Mentre dunque in una società normale i giovani dovrebbero lavorare più dei vecchi, da noi avviene il contrario, con il danno evidente per l’economia in generale, privata dell’apporto di energie fresche. Intini però ci fa anche riflettere su come da noi i dati su scolarizzazione siano drammatici e quindi ci pone il dubbio che non sempre esistano competenze adeguate per sostituire chi va in pensione.
Troppe le lauree di tipo umanistico, proporzionalmente molto di più di fine ‘800 quando si avevano idee molto più chiare su quali percorsi universitari consentissero di cavalcare il progresso scientifico: nel decennio 1881-1890 gli studenti universitari di materie scientifiche erano il 32,8 per cento del totale, contro l’attuale 20 per cento.
L’autore pone in evidenza un altro elemento: la legge stabilisce in modo uguale per tutti il momento del passaggio dal ruolo attivo al pensionamento, il che sembrerebbe in contraddizione con la enfatizzazione dei principi opposti ispirati al liberismo dominante di enfatizzazione delle scelte individuali. Perché allora, non consentire una maggiore progressività per l’uscita dal lavoro per le persone anziane?
Il libro di Intini offre una nuova chiave di lettura per l’economia e per il costume e ci spiega come l’invecchiamento della popolazione influenzi vari aspetti del nostro vivere sociale.

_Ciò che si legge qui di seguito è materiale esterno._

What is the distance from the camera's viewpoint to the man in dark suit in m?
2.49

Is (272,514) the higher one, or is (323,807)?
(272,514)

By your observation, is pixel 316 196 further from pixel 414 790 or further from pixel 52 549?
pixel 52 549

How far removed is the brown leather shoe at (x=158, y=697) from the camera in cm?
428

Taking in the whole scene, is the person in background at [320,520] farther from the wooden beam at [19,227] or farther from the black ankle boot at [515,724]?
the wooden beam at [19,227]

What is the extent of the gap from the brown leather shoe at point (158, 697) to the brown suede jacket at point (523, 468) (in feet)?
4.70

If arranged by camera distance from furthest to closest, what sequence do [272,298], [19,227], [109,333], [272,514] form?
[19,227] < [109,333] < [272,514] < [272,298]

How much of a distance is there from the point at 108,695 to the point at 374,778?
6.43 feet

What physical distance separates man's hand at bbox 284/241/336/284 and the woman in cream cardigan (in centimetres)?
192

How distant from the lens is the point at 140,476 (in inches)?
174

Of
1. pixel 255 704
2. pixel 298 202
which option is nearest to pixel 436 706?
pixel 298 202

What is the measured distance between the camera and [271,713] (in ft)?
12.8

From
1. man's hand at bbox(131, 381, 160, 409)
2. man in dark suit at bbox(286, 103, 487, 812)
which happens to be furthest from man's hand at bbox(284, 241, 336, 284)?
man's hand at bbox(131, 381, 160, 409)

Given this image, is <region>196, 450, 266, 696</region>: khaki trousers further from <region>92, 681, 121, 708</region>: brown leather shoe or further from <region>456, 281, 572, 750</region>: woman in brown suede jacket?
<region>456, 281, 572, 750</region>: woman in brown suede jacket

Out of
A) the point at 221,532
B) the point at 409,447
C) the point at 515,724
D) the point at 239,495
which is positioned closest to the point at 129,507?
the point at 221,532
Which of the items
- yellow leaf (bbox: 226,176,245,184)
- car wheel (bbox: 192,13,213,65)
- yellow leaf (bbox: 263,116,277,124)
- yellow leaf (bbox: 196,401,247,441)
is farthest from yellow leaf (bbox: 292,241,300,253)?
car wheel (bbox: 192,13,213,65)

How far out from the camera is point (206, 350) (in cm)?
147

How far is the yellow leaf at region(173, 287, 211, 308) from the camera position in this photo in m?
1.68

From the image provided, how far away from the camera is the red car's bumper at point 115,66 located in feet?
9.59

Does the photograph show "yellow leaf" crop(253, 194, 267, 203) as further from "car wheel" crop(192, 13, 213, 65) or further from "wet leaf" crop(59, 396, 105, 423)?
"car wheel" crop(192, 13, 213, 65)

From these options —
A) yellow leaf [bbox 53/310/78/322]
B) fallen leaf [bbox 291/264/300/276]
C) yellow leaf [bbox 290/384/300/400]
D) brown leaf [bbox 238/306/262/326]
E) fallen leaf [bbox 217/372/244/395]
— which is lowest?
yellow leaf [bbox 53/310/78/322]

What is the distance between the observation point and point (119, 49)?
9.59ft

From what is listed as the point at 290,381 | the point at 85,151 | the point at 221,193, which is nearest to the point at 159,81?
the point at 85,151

Siamo un Paese che consuma poco, dove si compra poco, dove si moltiplicano i mercatini di roba antica o vecchia; dove le aziende investono poco per rintanarsi nelle prudenze familiari; dove sono diventati vecchi la letteratura, il cinema, la musica; dove i protagonisti dei media sono sempre gli stessi e non solo.Dunque un bel libro, molto ben documentato, di agevole lettura e quanto mai utile per capire il presente, come confermato da quattro notizie “vecchie” meno di un mese: la Corte Costituzionale in una recente sentenza ha affermato la legittimità del contributo di solidarietà sulle pensioni d’oro; Pippo Baudo, alla veneranda età di 80 anni, probabilmente sarà il conduttore di Domenica In nella prossima stagione televisiva Rai; l’Italia è il Paese con il tasso di natalità più basso dell’Unione Europea; la Cassazione ha restituito la figlia ad una coppia di genitori anziani, affermando il principio che, se sussiste la capacità genitoriale, non ci sono limiti di età per essere padre e madre.